→ Work to complete:
1. Can you update the piece on Drake from "So what happened?" to "(or ‘brand’) himself.", putting "grip" in place of "stranglehold"?
2. Could you go on with the piece on Drake's Scorpion, picking up after its last sentence?

→ Source text:
** Begin **

In the wake of Drake’s billion-stream behemoth of a double album, Scorpion, the question on most people’s collective mind is a simple one: Where does the Canadian rap icon go from here?
His latest full-length release, which contains his now-expected array of hit singles, finds Drizzy at a bit of a crossroads artistically. The commercial success continues to be quite impressive, carrying with it a level of popularity that makes him virtually unsinkable as a rapper. However, Drake’s output has become more and more akin to an assembly line approach, one that has an increasingly corporatized, fast food flavor to it.
So what happened? How did Drake, in fewer than five years, go from being one of the genre’s most unique-sounding personalities to a rapper who is stuck in neutral artistically? It’s an odd trajectory to wrap your head around, especially when you consider that the 6ix God has still maintained his stranglehold on the global pop culture scene, transforming more into a brand or entity, than a musical beacon, at this point. In the day and age when ‘influencers’ run rampant, we can still count Drake at the top at the list– his co-sign from a musical standpoint is also as meaningful as ever. Thus his influence is almost above music– it lives from a bird eye’s view– while the sounds and intricacies that his music provides are less influential than the man (or ‘brand’) himself.

** End **

Spatial reasoning question records
** Begin **

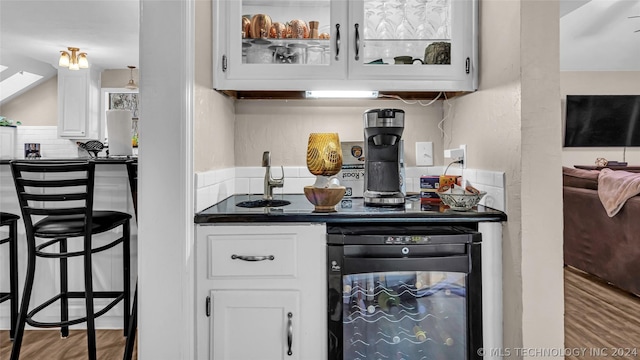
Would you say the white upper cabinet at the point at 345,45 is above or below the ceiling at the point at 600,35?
below

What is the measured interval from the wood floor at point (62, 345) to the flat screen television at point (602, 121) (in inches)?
248

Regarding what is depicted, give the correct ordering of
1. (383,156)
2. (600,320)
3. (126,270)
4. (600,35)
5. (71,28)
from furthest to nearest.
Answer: (600,35) → (71,28) → (600,320) → (126,270) → (383,156)

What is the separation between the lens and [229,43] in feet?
5.62

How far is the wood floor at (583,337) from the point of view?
6.91ft

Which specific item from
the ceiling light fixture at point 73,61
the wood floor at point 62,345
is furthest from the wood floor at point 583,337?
the ceiling light fixture at point 73,61

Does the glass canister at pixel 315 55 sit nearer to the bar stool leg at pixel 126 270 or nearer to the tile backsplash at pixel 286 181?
the tile backsplash at pixel 286 181

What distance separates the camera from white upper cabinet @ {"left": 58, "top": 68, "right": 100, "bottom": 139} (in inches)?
238

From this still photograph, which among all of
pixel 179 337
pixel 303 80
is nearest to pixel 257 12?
pixel 303 80

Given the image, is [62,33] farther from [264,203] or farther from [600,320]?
[600,320]

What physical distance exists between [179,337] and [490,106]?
148cm

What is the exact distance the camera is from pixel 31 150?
6129 millimetres

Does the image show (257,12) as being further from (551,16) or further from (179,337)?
(179,337)

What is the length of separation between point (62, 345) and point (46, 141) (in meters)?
5.44

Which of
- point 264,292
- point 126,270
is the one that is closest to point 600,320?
point 264,292
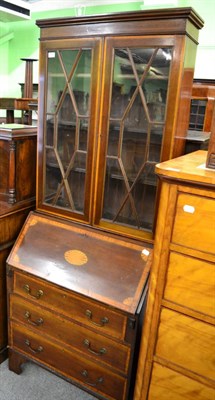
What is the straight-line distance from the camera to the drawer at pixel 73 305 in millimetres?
1439

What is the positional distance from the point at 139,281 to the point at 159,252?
345 mm

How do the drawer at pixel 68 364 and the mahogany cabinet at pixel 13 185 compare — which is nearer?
the drawer at pixel 68 364

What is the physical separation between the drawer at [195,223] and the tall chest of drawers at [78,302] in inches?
17.3

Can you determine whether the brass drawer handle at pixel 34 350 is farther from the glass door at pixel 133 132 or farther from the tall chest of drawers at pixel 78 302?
the glass door at pixel 133 132

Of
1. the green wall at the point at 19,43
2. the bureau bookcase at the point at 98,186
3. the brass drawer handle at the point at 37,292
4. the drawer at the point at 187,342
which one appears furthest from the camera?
the green wall at the point at 19,43

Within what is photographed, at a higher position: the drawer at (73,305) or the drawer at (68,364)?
the drawer at (73,305)

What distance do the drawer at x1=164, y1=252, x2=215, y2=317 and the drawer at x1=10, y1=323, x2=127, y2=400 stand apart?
0.63 meters

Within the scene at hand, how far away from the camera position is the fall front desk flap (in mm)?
1440

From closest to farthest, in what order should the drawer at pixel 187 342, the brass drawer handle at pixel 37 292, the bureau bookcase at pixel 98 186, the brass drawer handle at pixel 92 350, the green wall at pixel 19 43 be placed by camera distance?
the drawer at pixel 187 342, the bureau bookcase at pixel 98 186, the brass drawer handle at pixel 92 350, the brass drawer handle at pixel 37 292, the green wall at pixel 19 43

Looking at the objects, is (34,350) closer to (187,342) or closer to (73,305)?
(73,305)

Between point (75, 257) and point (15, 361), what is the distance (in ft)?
2.59

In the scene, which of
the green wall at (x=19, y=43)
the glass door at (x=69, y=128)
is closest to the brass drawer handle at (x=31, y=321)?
the glass door at (x=69, y=128)

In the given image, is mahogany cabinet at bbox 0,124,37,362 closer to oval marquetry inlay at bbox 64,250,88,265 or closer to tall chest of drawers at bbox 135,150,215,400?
oval marquetry inlay at bbox 64,250,88,265

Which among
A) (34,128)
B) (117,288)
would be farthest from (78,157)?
(117,288)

** End **

→ The replies:
1.
So what happened? How did Drake, in fewer than five years, go from being one of the genre’s most unique-sounding personalities to a rapper who is stuck in neutral artistically? It’s an odd trajectory to wrap your head around, especially when you consider that the 6ix God has still maintained his grip on the global pop culture scene, transforming more into a brand or entity, than a musical beacon, at this point. In the day and age when ‘influencers’ run rampant, we can still count Drake at the top at the list– his co-sign from a musical standpoint is also as meaningful as ever. Thus his influence is almost above music– it lives from a bird eye’s view– while the sounds and intricacies that his music provides are less influential than the man (or ‘brand’) himself.

2.
That fact remains despite the hits that his public persona has taken this year, direct shots have yet to fatally damage his mainstream marketability. His beef with Pusha T, one that ended with a disastrously pedestrian response to the GOOD Music veteran’s diss track “The Story of Adidon,” was a calculated move that somehow caught rap’s golden boy by surprise. For an artist who has always moved as deliberately and as carefully in the public eye as Drake does, one must wonder how that was even possible.
Even worse was when he addressed those issues head-on in his lyrics for Scorpion, most notably on the track “Emotionless.” The writing was more confessional that abrasive, full of cheesy, put-on emoting that, for listeners, is getting easier and easier to see through. For example, in reference to those deadbeat dad accusations, he had this to say:
“Look at the way we live/I wasn’t hiding my kid from the world/I was hiding the world from my kid.”
Not cringy enough for you? What about this, which most people saw as direct(ish) shade thrown at Pusha:
“From empty souls who just wake up and looked to debate/Until you starin’ at your seed, you can never relate.”
Scorpion’s legacy may end up being an important plot point in Drake’s career narrative. Will he continue to dilute his sound, be a slave to the mainstream and become hip-hop’s equivalent to Maroon 5, a once-interesting group who sold their originality in exchange for the trappings of pop success? Or, unlike the Adam Levine-led outfit, will he make a conscious return to his indie-style mixtape roots, a move that would inject some much-needed personality into his music going forward? One of those options feels necessary and the other inevitable.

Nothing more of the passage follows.